## Entries from a dataset
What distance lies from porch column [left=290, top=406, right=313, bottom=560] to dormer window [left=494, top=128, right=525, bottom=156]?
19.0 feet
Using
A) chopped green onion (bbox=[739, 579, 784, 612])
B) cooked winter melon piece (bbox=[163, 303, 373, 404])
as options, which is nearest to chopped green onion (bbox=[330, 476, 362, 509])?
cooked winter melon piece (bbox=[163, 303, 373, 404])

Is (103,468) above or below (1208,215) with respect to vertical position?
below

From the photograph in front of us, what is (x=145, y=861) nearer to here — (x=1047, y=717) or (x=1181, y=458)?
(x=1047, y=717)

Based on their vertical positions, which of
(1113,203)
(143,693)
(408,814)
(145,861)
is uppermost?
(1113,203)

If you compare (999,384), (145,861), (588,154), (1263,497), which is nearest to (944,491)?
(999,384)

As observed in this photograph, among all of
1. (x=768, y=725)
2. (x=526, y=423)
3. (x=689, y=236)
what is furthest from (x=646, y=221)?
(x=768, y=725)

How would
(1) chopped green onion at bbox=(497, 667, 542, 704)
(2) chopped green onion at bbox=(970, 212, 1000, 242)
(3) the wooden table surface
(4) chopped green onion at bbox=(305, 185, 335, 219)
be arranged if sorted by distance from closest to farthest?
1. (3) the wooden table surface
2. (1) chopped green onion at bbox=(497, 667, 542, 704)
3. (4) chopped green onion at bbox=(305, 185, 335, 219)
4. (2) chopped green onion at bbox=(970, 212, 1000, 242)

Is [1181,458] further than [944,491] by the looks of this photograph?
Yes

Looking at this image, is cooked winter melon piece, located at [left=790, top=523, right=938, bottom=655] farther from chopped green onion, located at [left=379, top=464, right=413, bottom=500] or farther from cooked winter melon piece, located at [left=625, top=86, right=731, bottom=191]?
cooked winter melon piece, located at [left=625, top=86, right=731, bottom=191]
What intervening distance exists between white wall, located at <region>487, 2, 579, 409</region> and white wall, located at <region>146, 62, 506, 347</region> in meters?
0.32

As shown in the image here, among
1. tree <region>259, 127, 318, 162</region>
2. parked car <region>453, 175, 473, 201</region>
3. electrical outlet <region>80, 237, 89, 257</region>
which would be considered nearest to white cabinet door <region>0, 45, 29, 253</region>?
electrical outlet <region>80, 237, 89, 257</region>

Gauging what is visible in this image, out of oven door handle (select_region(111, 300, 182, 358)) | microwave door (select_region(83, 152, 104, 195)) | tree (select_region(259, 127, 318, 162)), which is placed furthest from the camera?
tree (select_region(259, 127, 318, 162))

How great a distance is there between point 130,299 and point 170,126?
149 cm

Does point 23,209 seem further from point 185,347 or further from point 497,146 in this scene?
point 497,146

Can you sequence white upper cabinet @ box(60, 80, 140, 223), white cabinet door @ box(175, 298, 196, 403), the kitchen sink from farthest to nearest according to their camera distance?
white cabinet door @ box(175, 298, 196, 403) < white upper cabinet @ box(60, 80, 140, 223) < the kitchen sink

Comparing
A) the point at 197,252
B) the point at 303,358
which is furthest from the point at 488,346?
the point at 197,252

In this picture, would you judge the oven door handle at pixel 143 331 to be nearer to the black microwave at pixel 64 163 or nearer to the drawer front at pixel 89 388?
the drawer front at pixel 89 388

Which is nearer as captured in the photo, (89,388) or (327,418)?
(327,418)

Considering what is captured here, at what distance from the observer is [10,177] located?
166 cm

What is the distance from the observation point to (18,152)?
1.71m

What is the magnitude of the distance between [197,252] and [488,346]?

## REQUIRED TASK
Copy out word for word the part of the material that begins with the line containing "Does point 23,209" and continues through the end of the material, including both the first and last lines.

## SOLUTION TO THE EXERCISE
Does point 23,209 seem further from point 185,347 or further from point 497,146 in this scene?
point 497,146

Can you sequence white upper cabinet @ box(60, 80, 140, 223), white cabinet door @ box(175, 298, 196, 403), the kitchen sink from farthest to nearest according to their camera distance?
white cabinet door @ box(175, 298, 196, 403) < white upper cabinet @ box(60, 80, 140, 223) < the kitchen sink

Comparing
A) the point at 197,252
B) the point at 303,358
which is furthest from the point at 488,346?
the point at 197,252

In this picture, would you judge the oven door handle at pixel 143 331 to be nearer to the black microwave at pixel 64 163 or nearer to the drawer front at pixel 89 388?
the drawer front at pixel 89 388

Which is nearer as captured in the photo, (89,388) or (327,418)?
(327,418)

Considering what is captured here, at what distance from the observer is [10,177] located?
166 cm

What is the distance from the observation point to (18,152)?
1.71m

What is the magnitude of the distance between [197,252] and [488,346]?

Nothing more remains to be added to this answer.